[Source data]
--- --- ---

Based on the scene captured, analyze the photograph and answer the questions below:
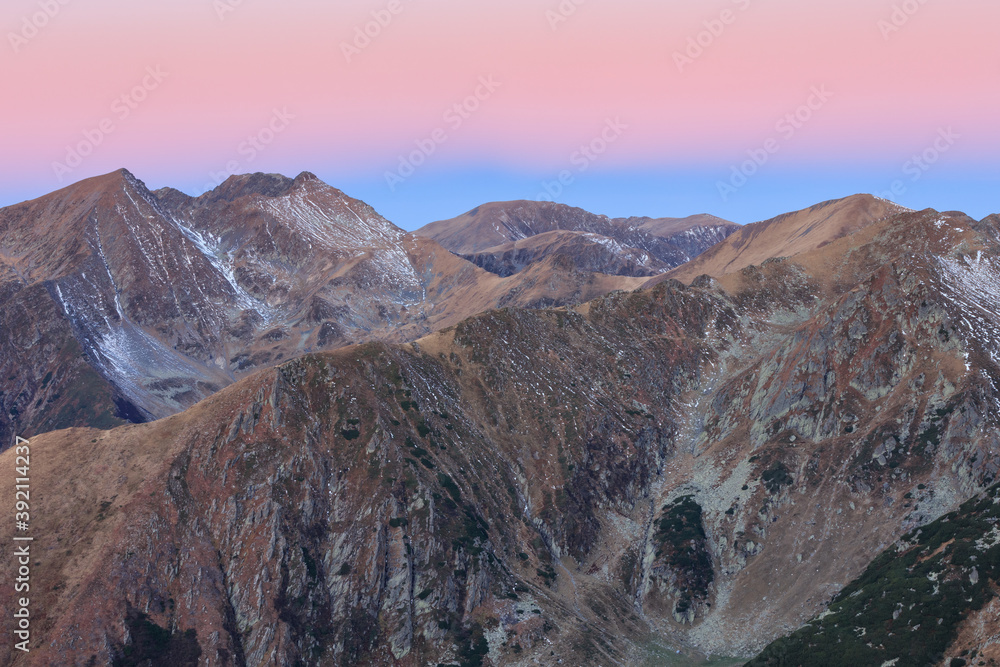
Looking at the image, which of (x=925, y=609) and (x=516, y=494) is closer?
(x=925, y=609)

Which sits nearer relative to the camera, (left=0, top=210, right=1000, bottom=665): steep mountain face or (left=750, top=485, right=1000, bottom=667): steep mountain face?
(left=750, top=485, right=1000, bottom=667): steep mountain face

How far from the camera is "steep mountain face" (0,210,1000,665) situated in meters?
98.4

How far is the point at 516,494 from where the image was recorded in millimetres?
130250

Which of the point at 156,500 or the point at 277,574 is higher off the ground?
the point at 156,500

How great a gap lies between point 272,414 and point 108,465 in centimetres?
2427

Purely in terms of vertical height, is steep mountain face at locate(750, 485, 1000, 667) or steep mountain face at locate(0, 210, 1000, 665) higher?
steep mountain face at locate(0, 210, 1000, 665)

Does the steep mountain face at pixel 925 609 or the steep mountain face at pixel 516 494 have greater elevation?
the steep mountain face at pixel 516 494

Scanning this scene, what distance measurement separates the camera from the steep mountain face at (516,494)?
323 feet

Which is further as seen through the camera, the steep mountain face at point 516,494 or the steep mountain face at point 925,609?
the steep mountain face at point 516,494

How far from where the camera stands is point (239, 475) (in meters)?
108

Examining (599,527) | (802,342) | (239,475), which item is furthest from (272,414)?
(802,342)

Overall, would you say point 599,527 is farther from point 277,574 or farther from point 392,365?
point 277,574

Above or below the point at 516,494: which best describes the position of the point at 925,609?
below

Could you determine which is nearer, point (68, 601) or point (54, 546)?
point (68, 601)
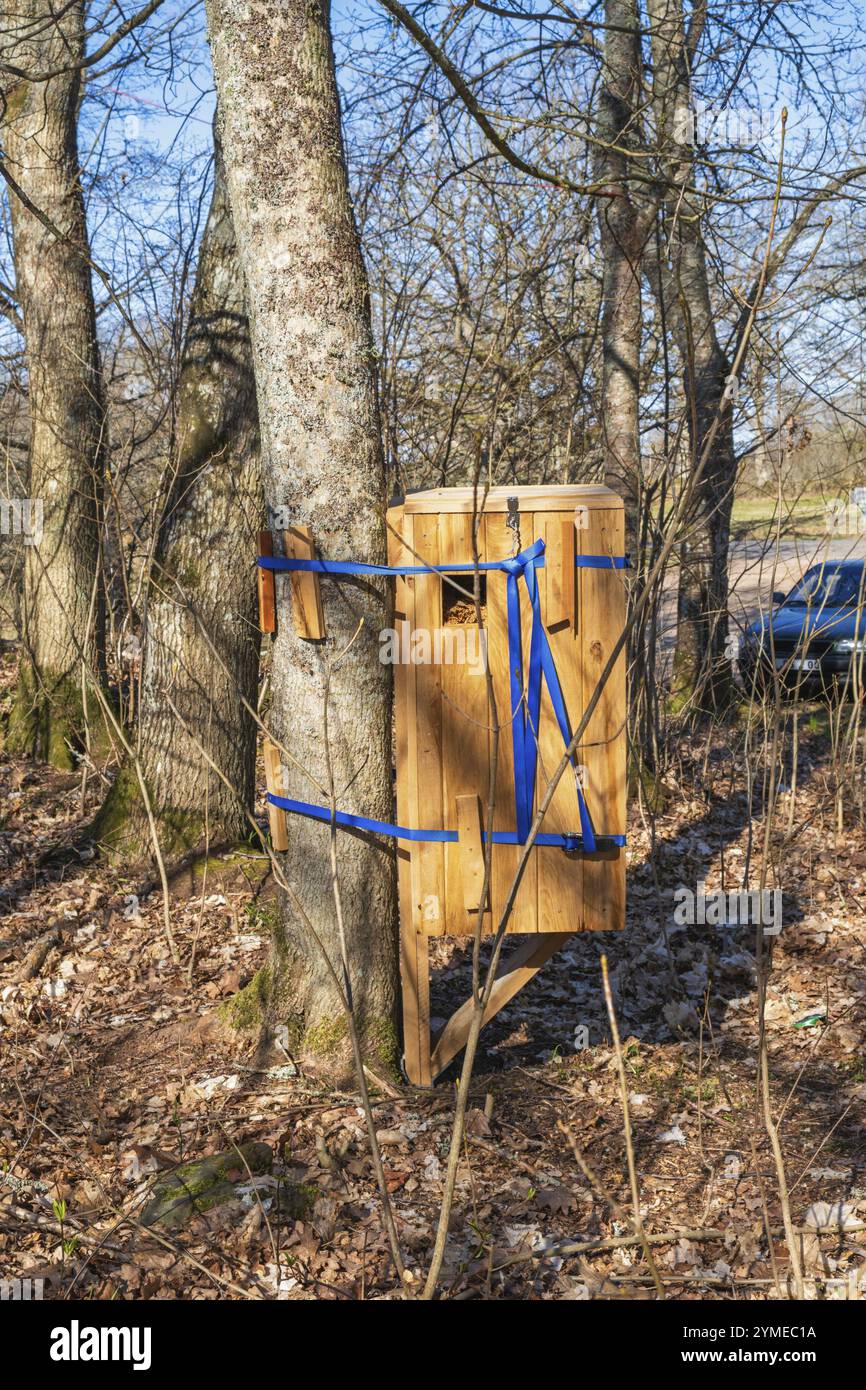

--- --- ---

*WHAT THIS TASK INVOLVES*
Present the data above as a numbered list, one line per entry, with blank lines and the pictures left out.

*FINISHED EXERCISE*
1. Based on the scene captured, analyze the photograph and answer the questions below:
2. Looking at the image, which of (x=925, y=609) and (x=516, y=494) is closer?
3. (x=925, y=609)
4. Which sits nearer relative to the camera, (left=0, top=210, right=1000, bottom=665): steep mountain face or (left=750, top=485, right=1000, bottom=667): steep mountain face?
5. (left=750, top=485, right=1000, bottom=667): steep mountain face
6. How far from the camera is "steep mountain face" (0,210,1000,665) situated in meters?
7. 98.4
8. How far is the point at 516,494 from where the image was recorded in millimetres?
9. 130250
10. Which of the point at 156,500 or the point at 277,574 is higher off the ground?
11. the point at 156,500
12. How great a gap lies between point 272,414 and point 108,465 in centimetres?
13. 2427
14. Purely in terms of vertical height, is steep mountain face at locate(750, 485, 1000, 667) or steep mountain face at locate(0, 210, 1000, 665) higher?
15. steep mountain face at locate(0, 210, 1000, 665)
16. Does the steep mountain face at pixel 925 609 or the steep mountain face at pixel 516 494 have greater elevation?
17. the steep mountain face at pixel 516 494
18. Scanning this scene, what distance measurement separates the camera from the steep mountain face at (516,494)?
19. 323 feet
20. Which is further as seen through the camera, the steep mountain face at point 516,494 or the steep mountain face at point 925,609?
21. the steep mountain face at point 516,494
22. How far from where the camera stands is point (239, 475) (in meters)?
23. 108
24. Examining (599,527) | (802,342) | (239,475), which item is furthest from (272,414)?
25. (802,342)
26. Overall, would you say point 599,527 is farther from point 277,574 or farther from point 392,365?
27. point 277,574
28. Above or below the point at 516,494: which best describes the position of the point at 925,609?
29. below
30. Could you determine which is nearer, point (68, 601) or point (54, 546)?
31. point (68, 601)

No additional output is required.